Ok, So I'm a Little Confused..

  • How does water weight work? I know its weight that your body retains in water value due to the intake of sodium and the like... but.. yeah.. how do you get rid of it? Is it the first weight to go, before you really start burning off fat?

    I was always told flushing your system with lots and lots of water (and staying away from sodium and sugar) will get rid of water weight but.. I record everything I eat and drink.. for today I've already got 72 oz of water in and I haven't eaten deliberately sweets or salty foods in two weeks. I usually drink about 15-20 cups a day ( I mindless sip water while I'm at work).

    What am I doing wrong? Or rather, what are other tips as to getting rid of water weight?
  • It typically is the first weight to go, yes. Really, I find that foods you'd think are salty doesn't get you -- it's processed foods. Anything frozen that's not mixed veggies is often loaded with sodium and that's where people can really get in trouble even though they're eating a Lean Cuisine, for example.

    Eating out, even if it's healthy also increases sodium intake. A half cup of Soup at Panera has more than enough sodium than you need for a day or two and can cause water retention.
  • Maybe it's the lunches I'm eating then, hmm.. bah >< not cool Lean Cuisine, not cool. Guess I'll have to try salads from now on
  • Water retention can occur when you take in an excess of sodium which causes the body to hold onto water. When people first start switching to a healthy lifestyle they often start eating more whole foods and less processed foods/fast food ect. and start drinking more water. That is what causes the water weight loss and why it is the first to go usually. I would suggest tracking your sodium intake because as mentioned above, all processed foods have tons of sodium. Also, some people are more sensitive to the effects of sodium then others. I keep my sodium pretty low and make all my own food from scratch because I easily retain water. You appear to be getting enough fluids, so I really think you need to look closely at your daily intake to find where the sodium is coming from. I like to use myfitnesspal since its free, mobile, and easy to use. Good luck!
  • Yeah, I use the mobile app of myfitnesspal to track my foods. Awesome little app I just checked the nutrition levels on there from the past week. It give me an allotment of 2300 mg of sodium a day.. each day I've looked at so far is around 800mg... I dunno, maybe I am really sensitive to sodium and never realized it o.o
  • 'Water weight' is most often referring to two things:

    glycogen stored in muscle (ie. energy source for muscles, comes from carbs - glycogen binds with water)

    and/or

    blood and cell volume (moderately affected by sodium/potassium mechanism, but more importantly hydration)

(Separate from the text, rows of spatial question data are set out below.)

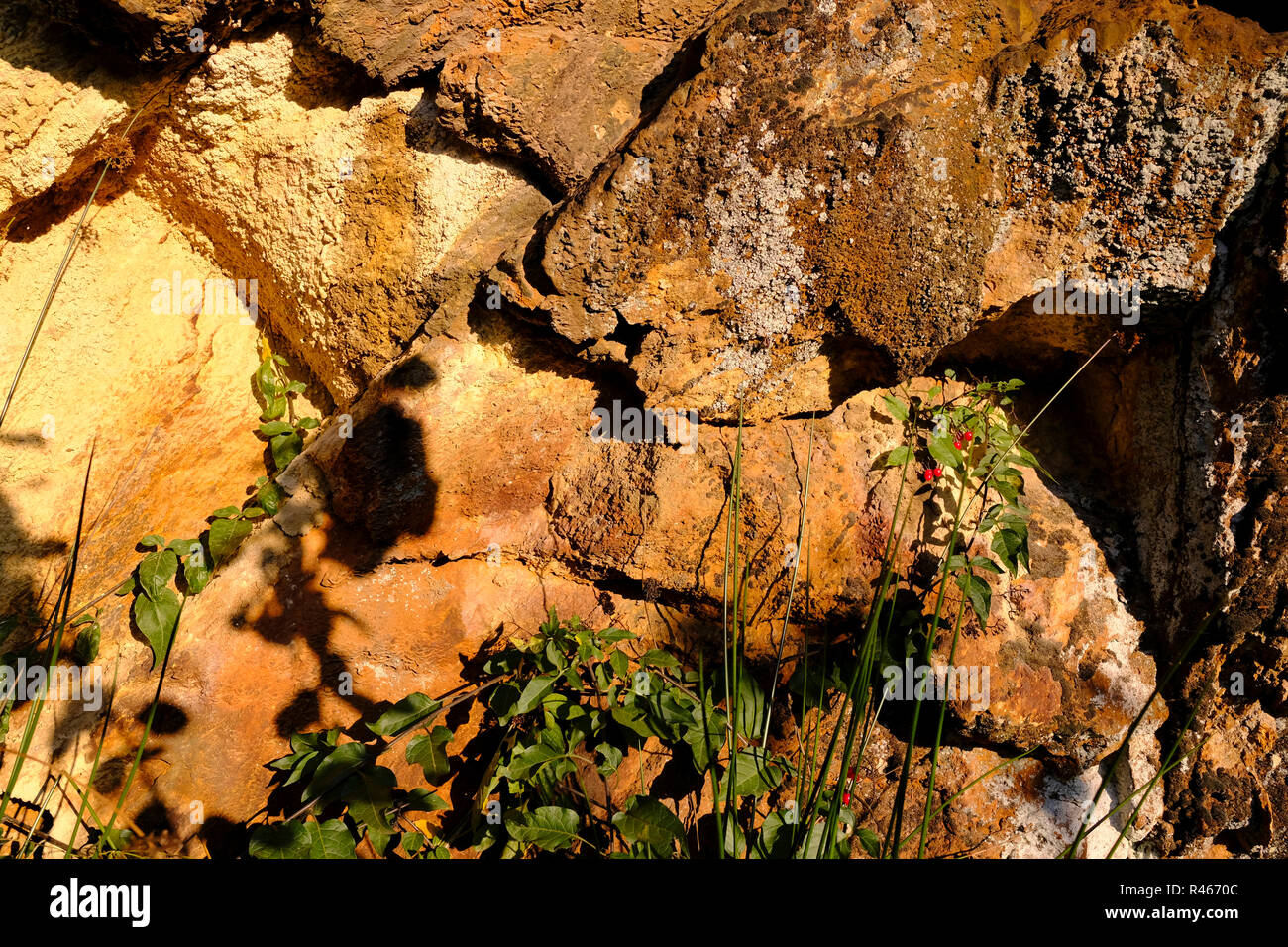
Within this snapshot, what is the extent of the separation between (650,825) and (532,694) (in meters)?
0.48

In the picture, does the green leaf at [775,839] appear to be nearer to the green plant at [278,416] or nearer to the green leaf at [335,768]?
the green leaf at [335,768]

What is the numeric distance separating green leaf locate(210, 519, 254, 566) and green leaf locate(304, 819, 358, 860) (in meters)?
0.94

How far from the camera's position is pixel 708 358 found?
270 centimetres

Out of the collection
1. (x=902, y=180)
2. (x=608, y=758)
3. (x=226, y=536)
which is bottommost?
(x=608, y=758)

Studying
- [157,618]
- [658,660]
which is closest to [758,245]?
[658,660]

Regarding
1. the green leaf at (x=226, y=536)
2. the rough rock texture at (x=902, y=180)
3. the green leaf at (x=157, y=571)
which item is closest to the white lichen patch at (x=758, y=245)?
the rough rock texture at (x=902, y=180)

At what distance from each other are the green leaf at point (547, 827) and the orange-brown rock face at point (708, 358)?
0.31 meters

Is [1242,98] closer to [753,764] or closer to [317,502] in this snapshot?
[753,764]

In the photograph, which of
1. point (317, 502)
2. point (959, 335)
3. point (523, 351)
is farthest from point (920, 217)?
point (317, 502)

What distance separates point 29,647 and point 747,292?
253 centimetres

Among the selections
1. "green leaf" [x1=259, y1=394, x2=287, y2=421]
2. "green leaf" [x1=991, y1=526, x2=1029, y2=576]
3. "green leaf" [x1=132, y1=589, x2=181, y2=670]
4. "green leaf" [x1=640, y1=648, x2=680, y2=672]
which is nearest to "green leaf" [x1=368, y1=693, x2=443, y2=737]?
"green leaf" [x1=640, y1=648, x2=680, y2=672]

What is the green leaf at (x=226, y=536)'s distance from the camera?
8.96ft

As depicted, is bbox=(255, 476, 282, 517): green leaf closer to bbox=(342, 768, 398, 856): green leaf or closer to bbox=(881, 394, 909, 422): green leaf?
bbox=(342, 768, 398, 856): green leaf

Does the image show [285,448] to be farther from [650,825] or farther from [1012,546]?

    Under normal healthy circumstances, people don't usually have 'water retaining' issues (eg. swollen lower legs).

    However, if you start to follow a lower-carb eating pattern, your body will most likely use the glycogen stored in your muscles in the first week or so, while failing to replenish - decreasing the amount of water being 'stored' in your muscles as a result. This is usually what people are referring to as 'water weight'

    Your body is pretty darned efficient at regulating it's sodium levels, so I generally don't worry about salt all that much. However, it is important to stay hydrated! Drinking less water than you lose (through perspiration, breathing, excretion, etc.) will also result in losing weight, purely in the sense of lbs off the scale. But it is a false loss, and you are much better off to remain well hydrated. Just as you're doing; kudos!

    If you haven't experienced a 'whoosh' beginning with your change in diet, it doesn't mean that you're not doing it right! Everyone reacts a bit differently, so try not to overthink it. You're much better off to focus on long-term fat loss (and possibly gaining a bit of muscle, if that fits with your goals).

    Best of luck, have fun!
  • Quote: If you haven't experienced a 'whoosh' beginning with your change in diet, it doesn't mean that you're not doing it right! Everyone reacts a bit differently, so try not to overthink it. You're much better off to focus on long-term fat loss (and possibly gaining a bit of muscle, if that fits with your goals).
    Ditto Defining.

    It's always great advice to avoid pre-packaged overly-processed foods, and also a good idea to keep tabs on sodium levels in the foods you eat. I myself once found that the small 300 calorie chili I had for lunch from a local fast food place was actually more than half of my daily sodium intake allowance (1300mg!). I'll still eat that chili if I want it... I just might choose to avoid something like that on the day before I were to say, weigh in, or go to an important event if it's likely to exacerbate bloating.

    However, in the grand scheme of things, you'll never REALLY know exactly how many lbs of "water weight" you're carrying, as it fluctuates frequently (And daily) based on diet, exercise and (joy of womanly joys) your time-of-the-month. As a result, I think Defining made a good point--- focus on general weight loss through healthy eating and exercise and you'll see the lbs drop without having to also obsess over the sodium content of everything you're eating (on top of all of the other things you might be tracking--- calories, sugar, fat, etc.).

    Regardless of all that, you're on the right track, keep at'ter! <3 <3 <3
  • Whoo! Thank you all so very much ^^ I'll definitely keep at it!